Sediment transport on the Palos Verdes shelf over seasonal to decadal time scales

Abstract

We combine direct observations, longer-term wave data, and model calculations to characterize resuspension and transport of fine-grained, effluent-affected sediment on the Palos Verdes shelf. Near-bed waves, currents, and suspended sediment concentrations were monitored during the winter of 1992–93 with a bottom tripod and current-meter mooring at a 63-m-deep site. Wave conditions that winter were moderate (∼2 year recurrence interval), and mean current was alongshelf to the northwest; currents were not significantly correlated with wave conditions. Seven wave events during the winter (December–March) produced near-bed wave orbital velocities at the study site in excess of 14 cm s −1, the observed threshold for significant resuspension. Three of these events occurred during the bottom tripod deployment and are characterized by the highest persistent suspended sediment concentrations in the tripod record. Suspended sediment flux was alongshelf to the northwest for 5 of the 6 wave events for which current data were available; one event occurred during low southeast currents. Measured suspended sediment concentration and grain size generally agree with values that were calculated using a shelf sediment transport model with no adjustment of parameters from values determined for two muddy sites on the northern California shelf. We extend our seasonal observations to a period of almost 2 decades by applying the observed thresholds for wave-driven resuspension to near-bed wave conditions calculated from NDBC Buoy 46025 surface wave data.

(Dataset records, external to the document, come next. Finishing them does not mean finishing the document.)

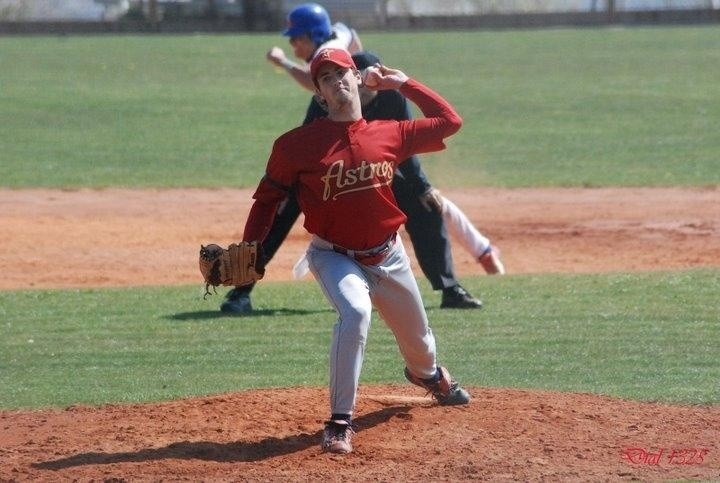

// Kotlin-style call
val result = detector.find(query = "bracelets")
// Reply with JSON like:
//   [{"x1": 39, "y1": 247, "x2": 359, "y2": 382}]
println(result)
[{"x1": 279, "y1": 56, "x2": 296, "y2": 73}]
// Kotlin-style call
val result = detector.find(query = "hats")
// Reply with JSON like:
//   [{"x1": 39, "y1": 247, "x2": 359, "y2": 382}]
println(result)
[{"x1": 309, "y1": 48, "x2": 356, "y2": 85}]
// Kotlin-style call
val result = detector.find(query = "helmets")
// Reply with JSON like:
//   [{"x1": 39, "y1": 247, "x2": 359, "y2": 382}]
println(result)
[{"x1": 283, "y1": 3, "x2": 333, "y2": 43}]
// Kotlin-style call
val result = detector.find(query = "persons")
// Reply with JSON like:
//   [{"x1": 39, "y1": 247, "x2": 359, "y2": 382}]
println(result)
[
  {"x1": 199, "y1": 43, "x2": 473, "y2": 455},
  {"x1": 264, "y1": 3, "x2": 506, "y2": 277},
  {"x1": 220, "y1": 49, "x2": 484, "y2": 315}
]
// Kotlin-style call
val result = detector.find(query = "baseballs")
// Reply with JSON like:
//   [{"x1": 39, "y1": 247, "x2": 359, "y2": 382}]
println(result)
[{"x1": 363, "y1": 66, "x2": 382, "y2": 88}]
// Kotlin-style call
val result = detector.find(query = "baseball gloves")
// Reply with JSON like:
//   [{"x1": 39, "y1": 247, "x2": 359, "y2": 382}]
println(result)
[{"x1": 199, "y1": 241, "x2": 266, "y2": 287}]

An average of 10 resuspension events per year, with an average duration of 1.6 days, were identified at a water depth of 60 m; the number of events dropped to 3 per year at 90 m, beyond the shelf break. For the majority of these events, calculated net suspended sediment flux is toward the northwest (alongshelf) at an average rate of 140 kg m −1 h −1; about a third of the events have net southeastward flux at an average rate of 30 kg m −1 h −1. The calculated thickness of the resuspended surface layer of the bed was less than 1 cm for all events at 60 m.